■ **Problem details**
Exactly transcribe the span of lines from the one containing "Suites Jm - Les" through the final line of the entries, inclusive, and nothing outside it. Exclude the pictures.

Records drawn from a dataset:
────────────────────────────────────────

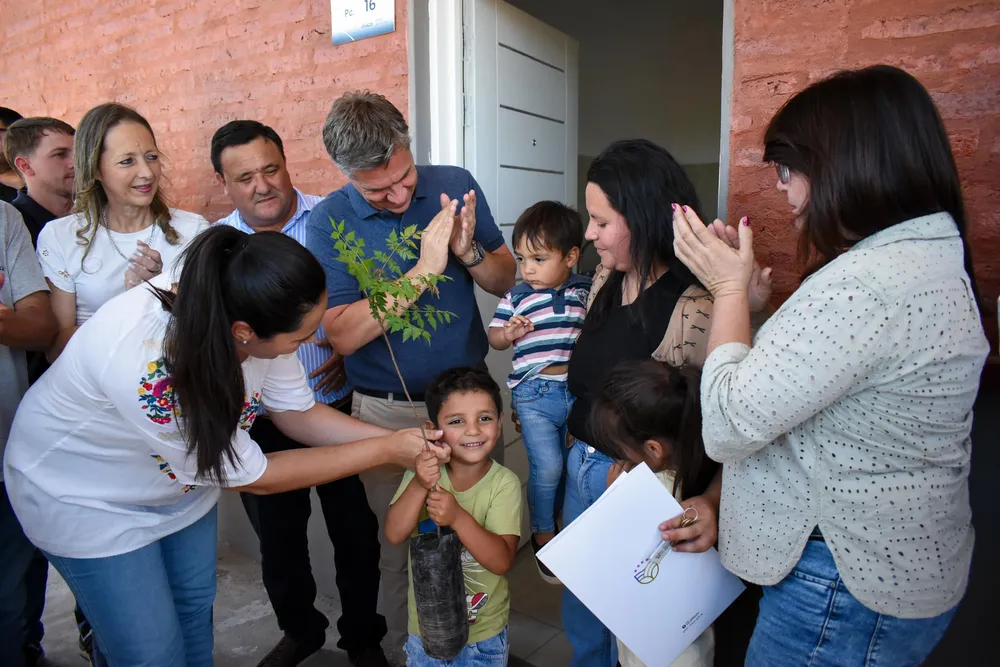 1000098686-69261696ec39f780508324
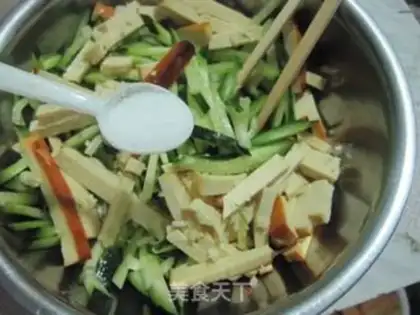 Make The cucumbers step 4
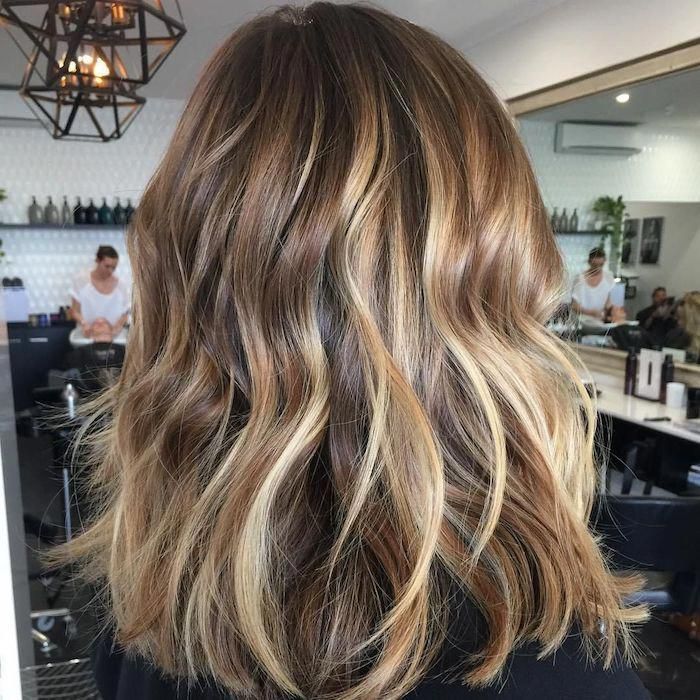 brown hair with blonde highlights medium length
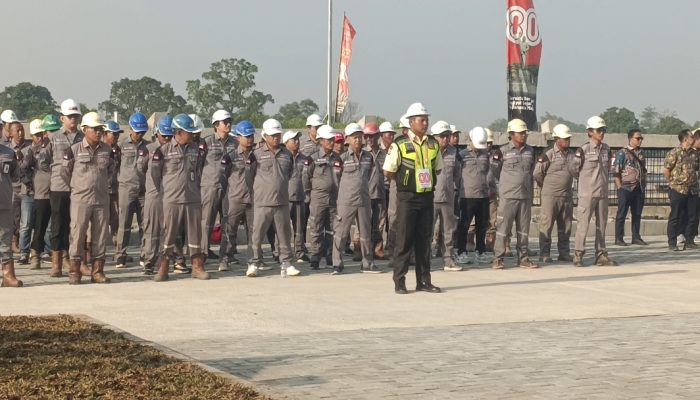 Upacara HUT RI ke-80 di Proyek Tol Japek Selatan II B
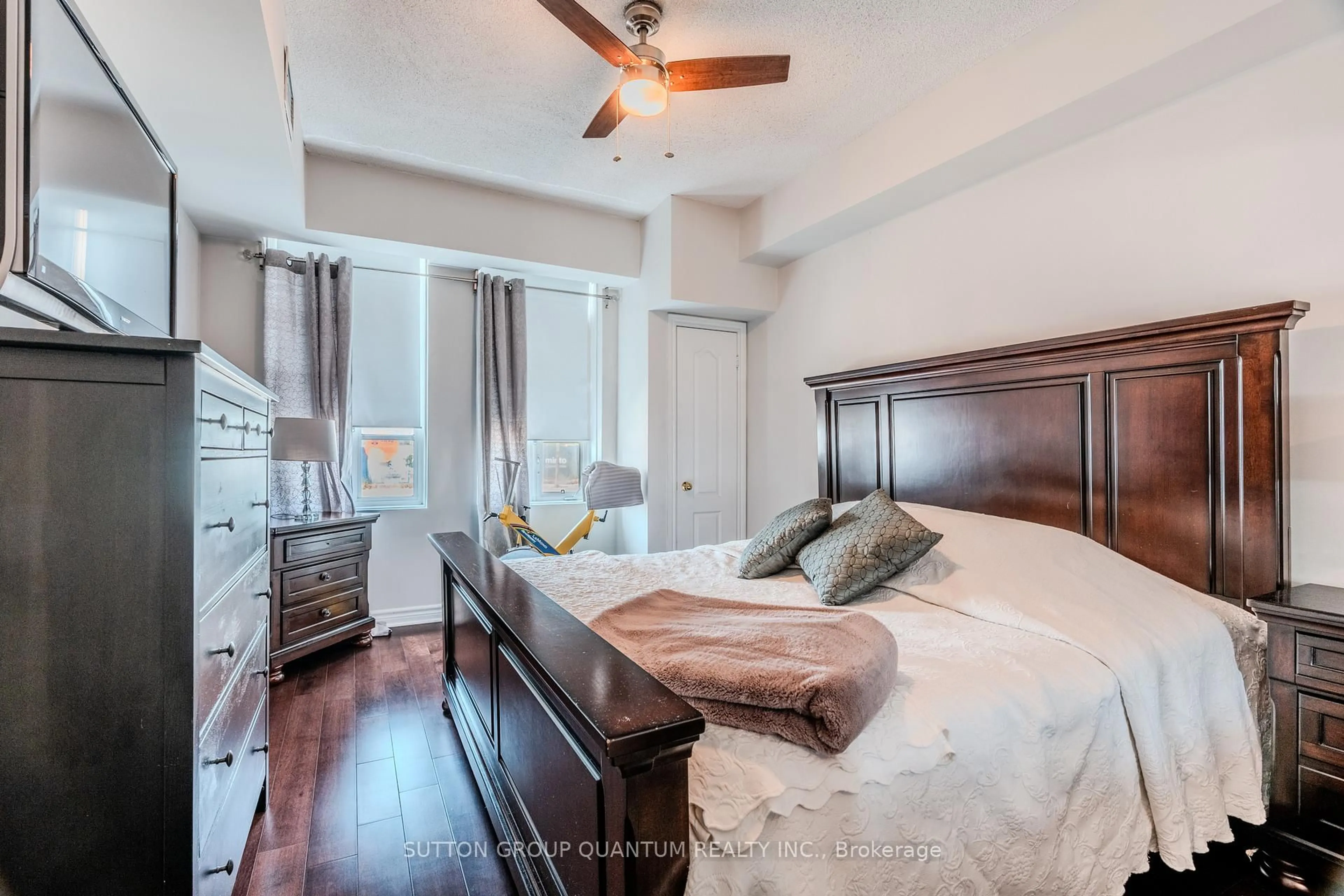 Bedroom with bed, wood/laminate floor for 3531 Lake Shore Blvd #105, Toronto Ontario M8W 1P4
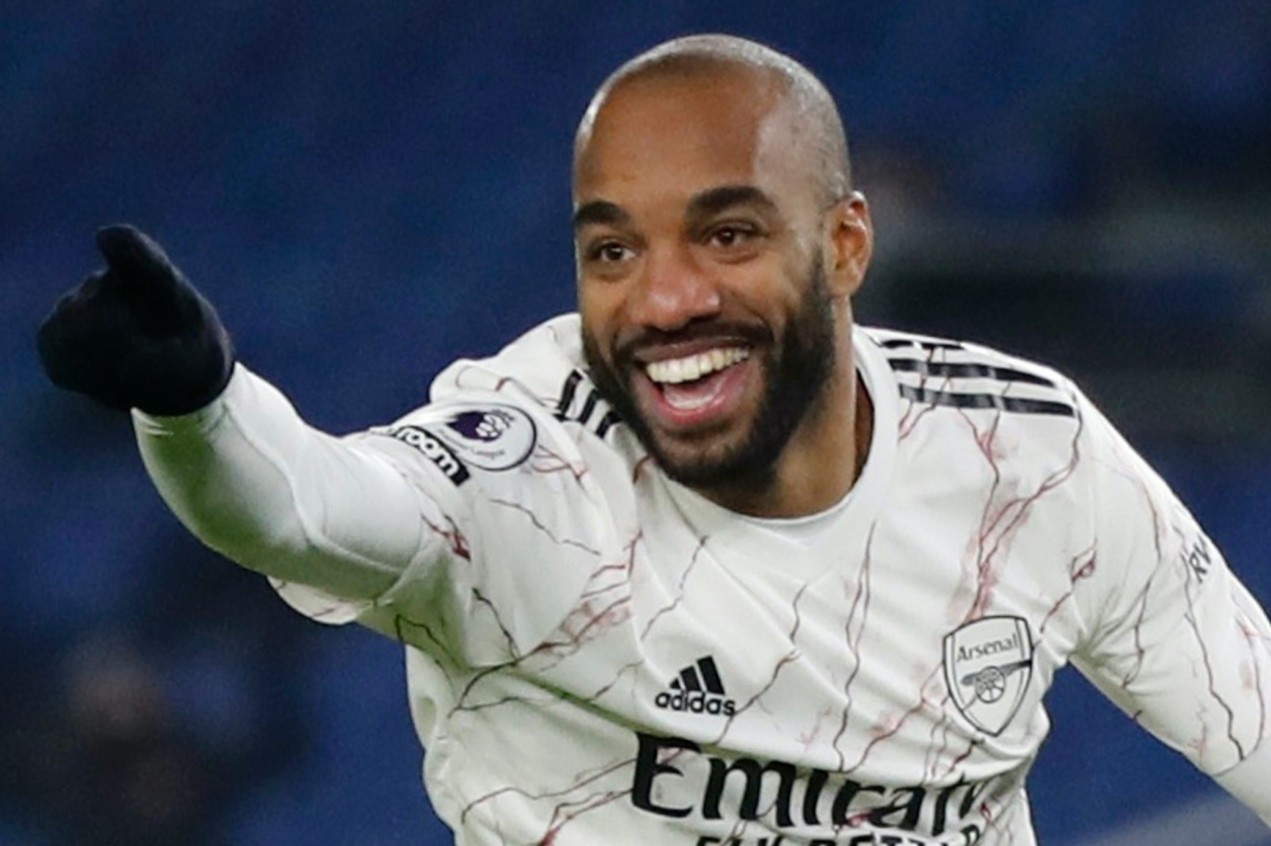 Lacazette mat 29 giay de giai cuu Arsenal hinh anh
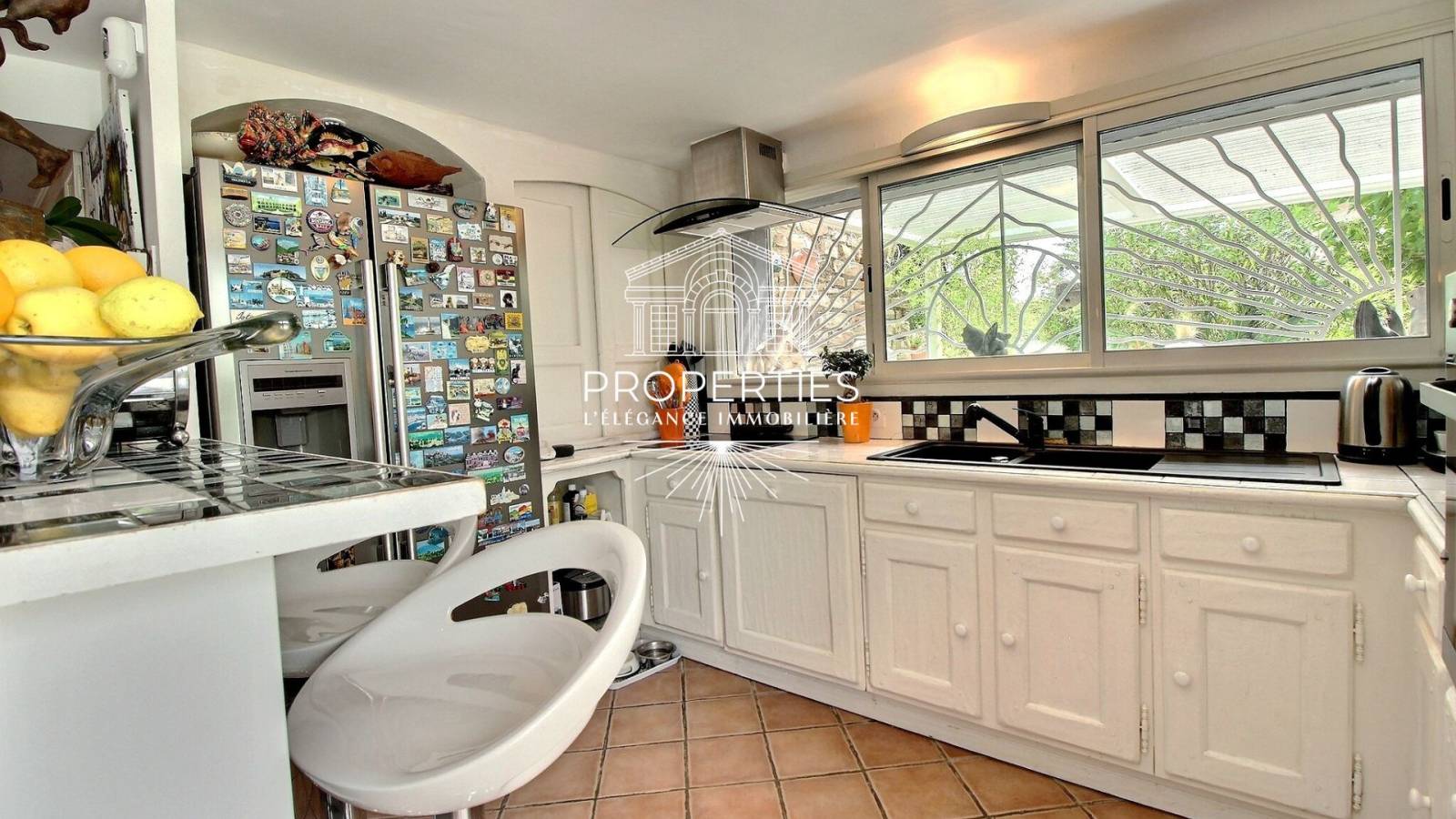 À vendre : superbe maison rénovée avec piscine et studio indépendant dans le VAR 83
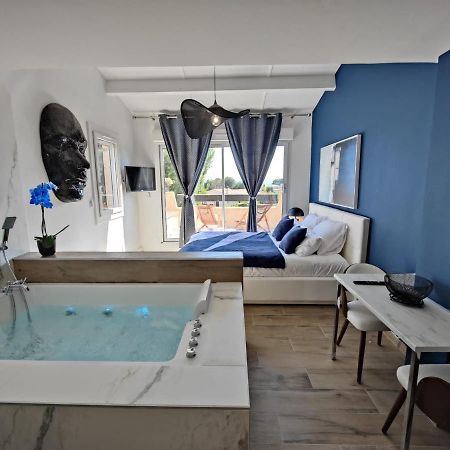 Suites Jm - Les Pins Marines - Jacuzzi & Vue Mer Bandol Esterno foto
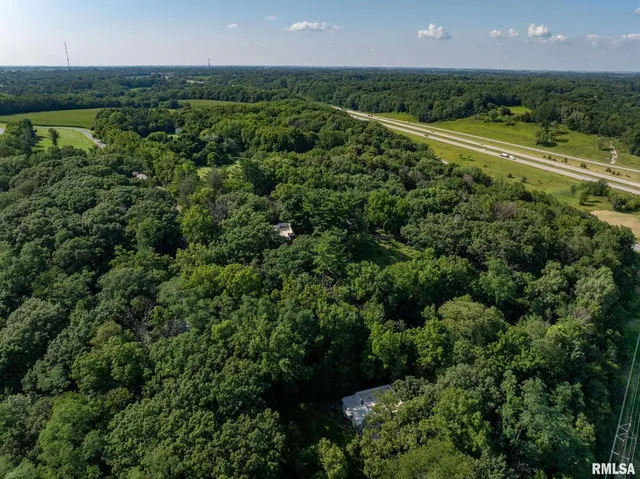 $1,200,000 | 5418 Chapel Hill Road, Davenport, IA 52802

────────────────────────────────────────

■ **Solution for this problem**
 Suites Jm - Les Pins Marines - Jacuzzi & Vue Mer Bandol Esterno foto
 $1,200,000 | 5418 Chapel Hill Road, Davenport, IA 52802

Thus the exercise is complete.